Logistic regression models were used to estimate the adjusted odds ratio (aOR) of elderly FMD onset in relation to sociodemographic and clinical characteristics. After mutually adjusting for such variables, the model confirmed the association between elderly age at FMD onset and the following variables: fatigue (aOR, 0.27; 95% CI, 0.11-0.68), parkinsonism (aOR, 6.73; 95% CI, 1.63-27.73), cerebrovascular diseases (aOR, 5.48; 95% CI, 1.48-20.25), and hypertension (aOR, 6.79; 95% CI, 3.12-14.80).
In the elderly, FMD appeared after the diagnosis of parkinsonism (100%; n = 4) and cerebrovascular diseases (100%; n = 5) at a mean latency of 1.7 (±2.4) and 1.2 (±0.8) years, respectively. When stratified by the 4 groups, elderly patients with FMD demonstrated several age-related comorbidities, including parkinsonism, cerebrovascular diseases, hypertension, and dyslipidemia. Of note, weakness as a functional symptom was less frequent in older patients while the other functional symptoms were equally distributed in the various age groups.

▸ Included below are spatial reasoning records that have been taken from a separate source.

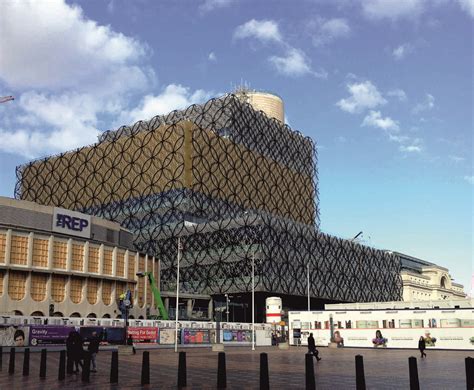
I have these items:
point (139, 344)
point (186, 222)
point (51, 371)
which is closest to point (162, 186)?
point (186, 222)

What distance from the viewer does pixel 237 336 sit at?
2992 inches

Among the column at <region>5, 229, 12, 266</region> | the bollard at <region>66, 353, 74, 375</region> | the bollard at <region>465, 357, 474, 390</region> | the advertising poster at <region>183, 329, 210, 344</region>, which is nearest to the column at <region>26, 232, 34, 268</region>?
the column at <region>5, 229, 12, 266</region>

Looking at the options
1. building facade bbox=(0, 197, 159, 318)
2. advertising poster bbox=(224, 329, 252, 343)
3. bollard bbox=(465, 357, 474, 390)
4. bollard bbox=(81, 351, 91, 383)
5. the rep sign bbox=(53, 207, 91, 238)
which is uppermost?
the rep sign bbox=(53, 207, 91, 238)

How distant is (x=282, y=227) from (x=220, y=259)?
15233 millimetres

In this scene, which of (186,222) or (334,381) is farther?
(186,222)

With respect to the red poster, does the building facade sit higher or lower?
higher

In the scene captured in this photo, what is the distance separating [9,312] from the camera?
75562mm

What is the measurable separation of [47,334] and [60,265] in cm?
3162

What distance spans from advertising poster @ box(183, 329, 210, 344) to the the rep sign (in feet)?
96.0

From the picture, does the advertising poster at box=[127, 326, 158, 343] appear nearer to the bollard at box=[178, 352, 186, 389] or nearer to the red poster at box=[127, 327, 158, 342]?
the red poster at box=[127, 327, 158, 342]

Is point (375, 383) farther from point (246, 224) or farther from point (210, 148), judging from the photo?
point (210, 148)

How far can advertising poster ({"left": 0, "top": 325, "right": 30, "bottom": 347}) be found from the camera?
50031mm

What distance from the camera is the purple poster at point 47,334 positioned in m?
52.0

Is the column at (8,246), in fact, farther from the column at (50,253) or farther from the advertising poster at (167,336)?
the advertising poster at (167,336)
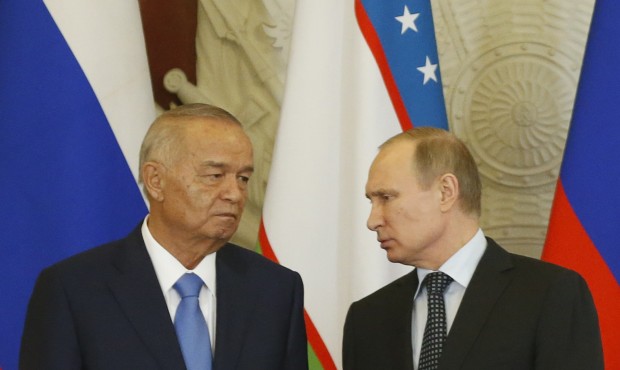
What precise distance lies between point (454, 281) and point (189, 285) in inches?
26.4

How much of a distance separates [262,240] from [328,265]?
24 centimetres

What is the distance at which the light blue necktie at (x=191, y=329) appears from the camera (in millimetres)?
2547

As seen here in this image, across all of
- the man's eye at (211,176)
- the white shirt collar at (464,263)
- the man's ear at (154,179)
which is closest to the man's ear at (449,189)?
the white shirt collar at (464,263)

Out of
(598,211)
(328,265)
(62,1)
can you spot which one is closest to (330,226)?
(328,265)

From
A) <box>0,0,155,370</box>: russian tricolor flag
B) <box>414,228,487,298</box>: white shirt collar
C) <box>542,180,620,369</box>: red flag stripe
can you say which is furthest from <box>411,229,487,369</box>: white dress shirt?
<box>0,0,155,370</box>: russian tricolor flag

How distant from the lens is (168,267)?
2.66 m

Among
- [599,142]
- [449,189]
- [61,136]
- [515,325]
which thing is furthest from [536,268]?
[61,136]

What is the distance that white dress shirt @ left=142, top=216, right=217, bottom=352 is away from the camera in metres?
2.63

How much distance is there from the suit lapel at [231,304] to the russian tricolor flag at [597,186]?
1.09 metres

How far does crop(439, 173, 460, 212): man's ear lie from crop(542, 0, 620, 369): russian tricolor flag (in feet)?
2.39

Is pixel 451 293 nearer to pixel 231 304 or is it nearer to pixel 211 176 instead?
pixel 231 304

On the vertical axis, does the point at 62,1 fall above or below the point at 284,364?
above

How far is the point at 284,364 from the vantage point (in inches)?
107

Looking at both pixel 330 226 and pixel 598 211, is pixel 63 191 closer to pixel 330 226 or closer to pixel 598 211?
pixel 330 226
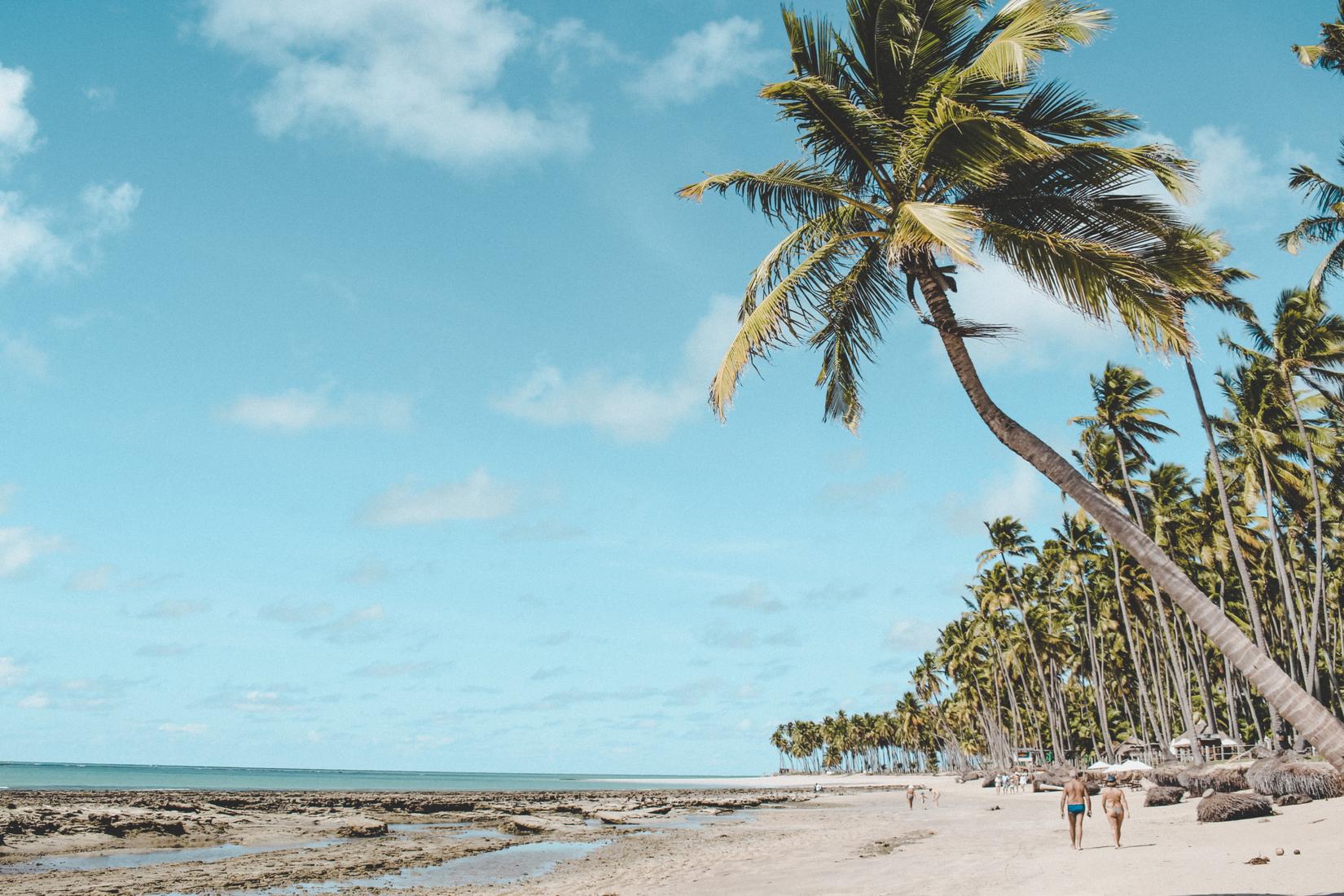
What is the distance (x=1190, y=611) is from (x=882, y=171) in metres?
4.49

The study was limited by the fact that there was no control, as well as the cross-sectional design and reliance on clinical records and patient self-reports, which may have introduced recall bias. Investigators were also unable to assess the severity of recorded symptoms because of a lack of rating instrument for them, as well as evaluate the effects of treatments such as botulinum toxin, physiotherapy, and others. “Longitudinal studies are needed to investigate the long-term outcome of elderly FMD onset, including its impact in terms of disease severity, functional disability, and therapeutical interventions.